[Rows from a spatial reasoning dataset]
--- start ---
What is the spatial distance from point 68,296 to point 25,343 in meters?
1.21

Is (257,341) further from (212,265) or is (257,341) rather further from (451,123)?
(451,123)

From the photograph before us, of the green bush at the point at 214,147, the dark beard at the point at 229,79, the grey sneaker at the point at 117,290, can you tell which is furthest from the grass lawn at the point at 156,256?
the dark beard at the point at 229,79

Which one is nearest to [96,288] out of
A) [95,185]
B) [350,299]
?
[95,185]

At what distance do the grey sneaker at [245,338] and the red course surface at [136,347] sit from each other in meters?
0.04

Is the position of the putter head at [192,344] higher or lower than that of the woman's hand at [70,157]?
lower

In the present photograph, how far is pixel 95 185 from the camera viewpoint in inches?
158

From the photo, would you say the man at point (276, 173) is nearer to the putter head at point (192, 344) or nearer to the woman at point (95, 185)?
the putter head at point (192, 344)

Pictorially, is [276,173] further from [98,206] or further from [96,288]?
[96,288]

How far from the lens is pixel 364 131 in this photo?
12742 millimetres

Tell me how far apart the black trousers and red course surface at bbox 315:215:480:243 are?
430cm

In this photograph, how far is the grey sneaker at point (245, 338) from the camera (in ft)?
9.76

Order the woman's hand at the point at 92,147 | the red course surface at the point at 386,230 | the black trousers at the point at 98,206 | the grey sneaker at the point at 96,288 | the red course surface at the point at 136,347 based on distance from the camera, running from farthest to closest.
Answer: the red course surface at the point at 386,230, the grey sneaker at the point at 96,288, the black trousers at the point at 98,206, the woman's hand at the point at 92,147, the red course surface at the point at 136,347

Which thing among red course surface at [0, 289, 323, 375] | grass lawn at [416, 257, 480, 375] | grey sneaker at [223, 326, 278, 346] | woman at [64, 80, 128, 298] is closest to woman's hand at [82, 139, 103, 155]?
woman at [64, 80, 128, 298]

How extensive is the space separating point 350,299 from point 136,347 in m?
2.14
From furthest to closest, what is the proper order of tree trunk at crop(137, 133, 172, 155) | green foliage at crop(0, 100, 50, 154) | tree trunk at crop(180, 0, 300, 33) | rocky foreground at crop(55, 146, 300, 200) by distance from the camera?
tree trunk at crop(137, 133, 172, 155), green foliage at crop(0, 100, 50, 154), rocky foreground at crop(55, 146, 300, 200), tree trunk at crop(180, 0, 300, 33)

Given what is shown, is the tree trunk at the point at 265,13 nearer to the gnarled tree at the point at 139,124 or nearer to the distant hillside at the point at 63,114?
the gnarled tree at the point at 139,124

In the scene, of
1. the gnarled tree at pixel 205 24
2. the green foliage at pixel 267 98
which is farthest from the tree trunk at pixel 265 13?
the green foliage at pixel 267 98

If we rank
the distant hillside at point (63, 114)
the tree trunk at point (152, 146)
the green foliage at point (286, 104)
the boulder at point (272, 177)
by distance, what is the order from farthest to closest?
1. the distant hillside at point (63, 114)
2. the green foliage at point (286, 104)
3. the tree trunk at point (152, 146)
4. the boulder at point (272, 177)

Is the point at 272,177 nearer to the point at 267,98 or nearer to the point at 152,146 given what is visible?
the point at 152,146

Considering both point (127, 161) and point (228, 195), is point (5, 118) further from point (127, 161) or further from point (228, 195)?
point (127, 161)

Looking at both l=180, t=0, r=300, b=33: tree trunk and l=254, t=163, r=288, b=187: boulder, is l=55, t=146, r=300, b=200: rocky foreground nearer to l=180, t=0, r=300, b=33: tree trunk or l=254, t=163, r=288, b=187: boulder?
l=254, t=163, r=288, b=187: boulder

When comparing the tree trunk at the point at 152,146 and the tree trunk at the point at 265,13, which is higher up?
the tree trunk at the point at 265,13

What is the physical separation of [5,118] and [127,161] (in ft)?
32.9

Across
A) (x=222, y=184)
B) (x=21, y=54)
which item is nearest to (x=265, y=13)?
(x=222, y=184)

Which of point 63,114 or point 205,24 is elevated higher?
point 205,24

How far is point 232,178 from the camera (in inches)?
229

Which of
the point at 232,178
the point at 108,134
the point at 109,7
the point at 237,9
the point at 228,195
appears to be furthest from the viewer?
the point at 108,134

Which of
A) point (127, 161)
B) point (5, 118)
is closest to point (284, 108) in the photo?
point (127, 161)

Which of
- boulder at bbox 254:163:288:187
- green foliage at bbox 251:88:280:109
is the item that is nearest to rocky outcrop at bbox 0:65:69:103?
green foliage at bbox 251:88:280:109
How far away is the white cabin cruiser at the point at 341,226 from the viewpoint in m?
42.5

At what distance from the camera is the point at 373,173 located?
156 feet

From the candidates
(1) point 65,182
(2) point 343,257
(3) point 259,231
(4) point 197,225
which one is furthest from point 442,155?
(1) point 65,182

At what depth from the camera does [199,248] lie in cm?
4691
--- end ---
• [Task objective] Convert the records above into a JSON list of strings, one string per line and no entries for blank lines.

• [Exercise answer]
[
  "What is the spatial distance from point 68,296 to point 25,343 in meters?",
  "1.21",
  "Is (257,341) further from (212,265) or is (257,341) rather further from (451,123)?",
  "(451,123)",
  "From the photograph before us, of the green bush at the point at 214,147, the dark beard at the point at 229,79, the grey sneaker at the point at 117,290, can you tell which is furthest from the grass lawn at the point at 156,256?",
  "the dark beard at the point at 229,79",
  "Which one is nearest to [96,288] out of",
  "A) [95,185]",
  "B) [350,299]",
  "?",
  "[95,185]",
  "At what distance do the grey sneaker at [245,338] and the red course surface at [136,347] sit from each other in meters?",
  "0.04",
  "Is the position of the putter head at [192,344] higher or lower than that of the woman's hand at [70,157]?",
  "lower",
  "In the present photograph, how far is pixel 95 185 from the camera viewpoint in inches?",
  "158",
  "From the photo, would you say the man at point (276, 173) is nearer to the putter head at point (192, 344) or nearer to the woman at point (95, 185)?",
  "the putter head at point (192, 344)",
  "Pictorially, is [276,173] further from [98,206] or further from [96,288]?",
  "[96,288]",
  "How far from the lens is pixel 364 131 in this photo?",
  "12742 millimetres",
  "Tell me how far apart the black trousers and red course surface at bbox 315:215:480:243 are?",
  "430cm",
  "In this photograph, how far is the grey sneaker at point (245, 338) from the camera (in ft)?",
  "9.76",
  "Order the woman's hand at the point at 92,147 | the red course surface at the point at 386,230 | the black trousers at the point at 98,206 | the grey sneaker at the point at 96,288 | the red course surface at the point at 136,347 based on distance from the camera, running from farthest to closest.",
  "Answer: the red course surface at the point at 386,230, the grey sneaker at the point at 96,288, the black trousers at the point at 98,206, the woman's hand at the point at 92,147, the red course surface at the point at 136,347",
  "Which thing among red course surface at [0, 289, 323, 375] | grass lawn at [416, 257, 480, 375] | grey sneaker at [223, 326, 278, 346] | woman at [64, 80, 128, 298] is closest to woman's hand at [82, 139, 103, 155]?",
  "woman at [64, 80, 128, 298]",
  "How extensive is the space separating point 350,299 from point 136,347 in m?",
  "2.14",
  "From furthest to closest, what is the proper order of tree trunk at crop(137, 133, 172, 155) | green foliage at crop(0, 100, 50, 154) | tree trunk at crop(180, 0, 300, 33) | rocky foreground at crop(55, 146, 300, 200) by distance from the camera?",
  "tree trunk at crop(137, 133, 172, 155), green foliage at crop(0, 100, 50, 154), rocky foreground at crop(55, 146, 300, 200), tree trunk at crop(180, 0, 300, 33)",
  "Given what is shown, is the tree trunk at the point at 265,13 nearer to the gnarled tree at the point at 139,124 or nearer to the distant hillside at the point at 63,114?",
  "the gnarled tree at the point at 139,124",
  "In the scene, of",
  "1. the gnarled tree at pixel 205 24",
  "2. the green foliage at pixel 267 98",
  "which is farthest from the tree trunk at pixel 265 13?",
  "the green foliage at pixel 267 98",
  "If we rank",
  "the distant hillside at point (63, 114)",
  "the tree trunk at point (152, 146)",
  "the green foliage at point (286, 104)",
  "the boulder at point (272, 177)",
  "by distance, what is the order from farthest to closest?",
  "1. the distant hillside at point (63, 114)",
  "2. the green foliage at point (286, 104)",
  "3. the tree trunk at point (152, 146)",
  "4. the boulder at point (272, 177)",
  "Is the point at 272,177 nearer to the point at 267,98 or nearer to the point at 152,146 given what is visible?",
  "the point at 152,146",
  "Considering both point (127, 161) and point (228, 195), is point (5, 118) further from point (127, 161) or further from point (228, 195)?",
  "point (127, 161)",
  "Looking at both l=180, t=0, r=300, b=33: tree trunk and l=254, t=163, r=288, b=187: boulder, is l=55, t=146, r=300, b=200: rocky foreground nearer to l=180, t=0, r=300, b=33: tree trunk or l=254, t=163, r=288, b=187: boulder?",
  "l=254, t=163, r=288, b=187: boulder",
  "When comparing the tree trunk at the point at 152,146 and the tree trunk at the point at 265,13, which is higher up?",
  "the tree trunk at the point at 265,13",
  "What is the physical separation of [5,118] and [127,161] (in ft)?",
  "32.9",
  "Across",
  "A) (x=222, y=184)",
  "B) (x=21, y=54)",
  "which item is nearest to (x=265, y=13)?",
  "(x=222, y=184)",
  "Which of point 63,114 or point 205,24 is elevated higher?",
  "point 205,24",
  "How far is point 232,178 from the camera (in inches)?",
  "229",
  "Which of",
  "the point at 232,178",
  "the point at 108,134",
  "the point at 109,7",
  "the point at 237,9",
  "the point at 228,195",
  "appears to be furthest from the viewer?",
  "the point at 108,134",
  "Which of",
  "A) point (127, 161)",
  "B) point (5, 118)",
  "is closest to point (284, 108) in the photo?",
  "point (127, 161)",
  "Which of",
  "- boulder at bbox 254:163:288:187",
  "- green foliage at bbox 251:88:280:109",
  "is the item that is nearest to rocky outcrop at bbox 0:65:69:103?",
  "green foliage at bbox 251:88:280:109",
  "How far away is the white cabin cruiser at the point at 341,226 from the viewpoint in m?",
  "42.5",
  "At what distance from the camera is the point at 373,173 located?",
  "156 feet",
  "From the candidates",
  "(1) point 65,182",
  "(2) point 343,257",
  "(3) point 259,231",
  "(4) point 197,225",
  "which one is furthest from point 442,155?",
  "(1) point 65,182",
  "At what depth from the camera does [199,248] lie in cm?",
  "4691"
]